No, thank you! After the stressful few weeks I've had, some lightheartedness has really helped me out!


And now..... Da da da dum!!! More Pictures!!!!









This is Gator (I always called her Gator-Aide.... corney, I know...)









This intimidating mug belongs to a bald eagle named Patriot. I was never able to handle her, because she was quite large and powerful (and she knew it!!! :lol: )









This handsome man is Fred, the Royal Palm Turkey. Fred was... quite fond of me...


----------



## Heidi n Q (Nov 22, 2006)

Did Fred looooove you? 
*stands up straight* 8O *whispers out of the corner of my mouth* Patriot looks _scary_. 8O


----------



## bm0513 (Sep 17, 2008)

Heidi n Q said:


> Did Fred looooove you?
> *stands up straight* 8O *whispers out of the corner of my mouth* Patriot looks _scary_. 8O


Fred was very much in love with me.... :roll: I had actually taught him to walk on a lead, and during his training we would walk with one of the employees that worked very well with him. It so happened that this employee was a man, and any time he tried to get close to me to take the lead from me, Fred would display and try to attack him!!  He would always display when I was around and thump his chest.

Patriot is a very scary bird!!!! This is her personality: :twisted: 
She is a very difficult bird to work with, and only very experienced employees were allowed to work with her. 

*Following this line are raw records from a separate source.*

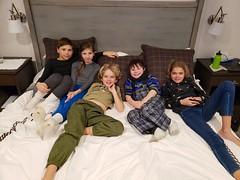 Kids On Our Bed Watching Middle School (Joe Shlabotnik) Tags: 2020 galaxys9 january2020 vermont violet everett gideon abigailj okemo cameraphone elias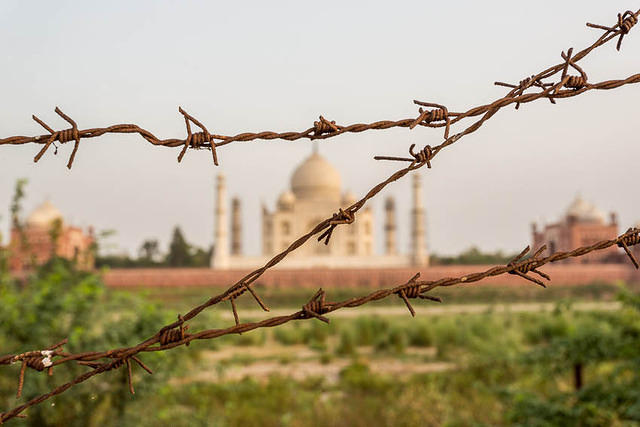 Picture of Taj Mahal behind a barbed wire fence..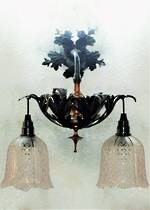 Pair of Double Wrought Iron Wall Sconces With Amethyst Cut Glass Shades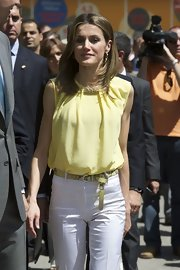Princess Letizia matched a yellow snakeskin belt with white slacks and a sleeveless blouse for the Madrid Book Fair.
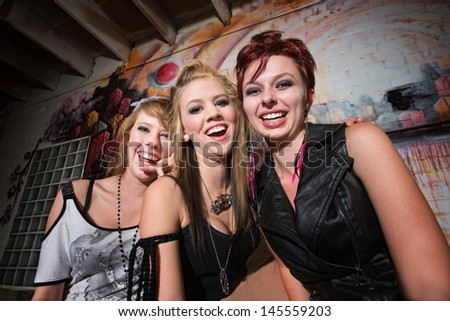 Cute urban teenage girls laughing together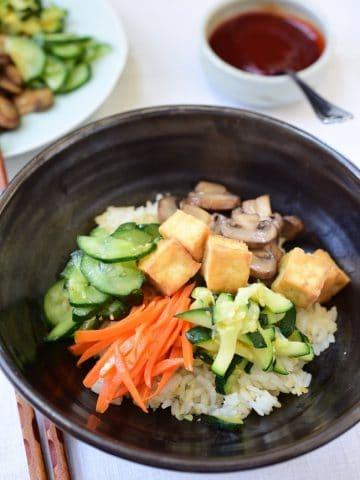 Tofu bibimbap in a large bowl with gochujang sauce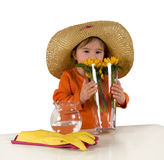 One little girl arranging flowers on the table. One little girl wearing big hat and orange blouse arranging flowers (Helianthus) in vase Royalty Free Stock Images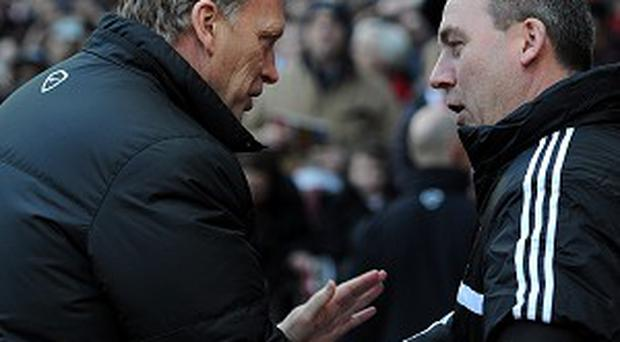 David Moyes, left, and Rene Meulensteen shake hands before the game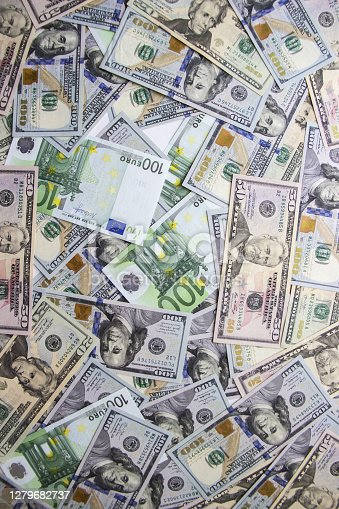 Money lies in a heap on the table scattered. Dollars and euro money lie on the table scattered chaotically.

This is probably one of my favorite animals there. This is Chikara, the Trumpeter Hornbill. She is a very sweet bird, and the two of us got to be very close. She would eat from my hand (her favorite food was grapes), preen me, and she tried to feed me on more than one occasion! She is such a sweetie pie! :luv


----------



## Heidi n Q (Nov 22, 2006)

Chikara looks very cute! Do her talons hurt when they poke into your skin? I'm surprised there aren't any 
holes or scratches in the arm in the photo!
h


----------



## bm0513 (Sep 17, 2008)

Heidi n Q said:


> Chikara looks very cute! Do her talons hurt when they poke into your skin? I'm surprised there aren't any
> holes or scratches in the arm in the photo!
> h


Actually, hornbill talons are quite dull. They are a bit like the talons of a pet bird, like a parrot (although a parrot is going to have a much more versatile foot). Since their feet are used for perching and nothing else, the talons don't have to be sharp.


----------



## Heidi n Q (Nov 22, 2006)

Thank you. Now I have another similar question...ARE the leather gloves enough to prevent perforation from the larger raptor birds? Tell me what it is like to feel one of _them_ gripping your arm! 8O


----------



## bm0513 (Sep 17, 2008)

Heidi n Q said:


> Thank you. Now I have another similar question...ARE the leather gloves enough to prevent perforation from the larger raptor birds? Tell me what it is like to feel one of _them_ gripping your arm! 8O


Not a problem! I love teaching people about the things that I am passionate about!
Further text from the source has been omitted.